Oh no, the explanation of traffic jams, lost or misplaced files, water problems, this problem or that problem with a host of other excuses for lateness must stop.
Consider the number of man-hours that would be lost if about 100 people were late for one hour each. Hundred hours, an equivalent of more than four days and yet they are to be paid for no work done. It is good that some Regional Ministers and District Chief Executives have embraced the campaign against lateness.
Mr. Samuel Ofosu Ampofo, the Eastern Regional Minister, decided to discipline some Municipal and District Chief Executives in the region, who reported late for a public function.
However, the erring MDCEs rendered an apology to the Minister, and went further to demonstrate their remorse by reporting promptly to another meeting the following day.
Early in the year, the Ashanti Regional Minister, Mr. Kofi Opoku-Manu, threatened to sanction District Chief Executives who turn up late for meetings.
This was after he had waited for more than an hour for the DCEs to show up for a meeting.
....
TASK LIST
[A] In the text on lateness, answer these:
(i) How many hours would be lost if about 100 people were each late by one hour?
(ii) Who is the Eastern Regional Minister?
(iii) How long did the Ashanti Regional Minister wait for the DCEs to show up for a meeting?
[B] Which specific excuses for lateness does the text on lateness name in its opening sentence?
[C] Continue the text on lateness from the point where it stops.
....
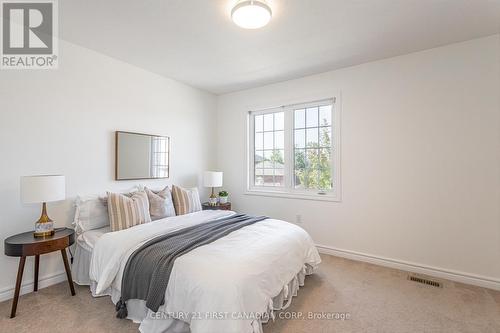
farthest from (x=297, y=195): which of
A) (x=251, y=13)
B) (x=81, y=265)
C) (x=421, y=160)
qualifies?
(x=81, y=265)

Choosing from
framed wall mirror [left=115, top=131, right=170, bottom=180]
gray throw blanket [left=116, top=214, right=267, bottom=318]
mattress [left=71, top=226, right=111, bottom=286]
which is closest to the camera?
gray throw blanket [left=116, top=214, right=267, bottom=318]

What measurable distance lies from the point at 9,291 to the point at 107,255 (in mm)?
1121

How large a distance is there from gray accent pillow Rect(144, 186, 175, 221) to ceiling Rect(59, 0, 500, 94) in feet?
....
RESPONSES BY TASK
[A]
(i) A hundred hours, the equivalent of more than four days.
(ii) Mr. Samuel Ofosu Ampofo.
(iii) More than an hour.

[B] Traffic jams; lost or misplaced files; water problems.

[C]
He said the attitude of the DCEs and other public officers to time management was getting poorer, for which he believed there was no justification.
President John Evans Atta Mills is known to stick to time, and hardly turns up late for occasions.
The President promptly turned up for the opening session of the Ghana Investment Forum in July, 2009, and the latecomers were locked out and refused entry into the venue.
The President used the incident to express his displeasure at the late start of the programme and appealed to Ghanaians to respect regularity, timeliness, honesty and transparency.
The President's Christmas gift of wrist watches and the campaign against lateness, coupled with the his well-known punctuality should be a wake-up call for time consciousness.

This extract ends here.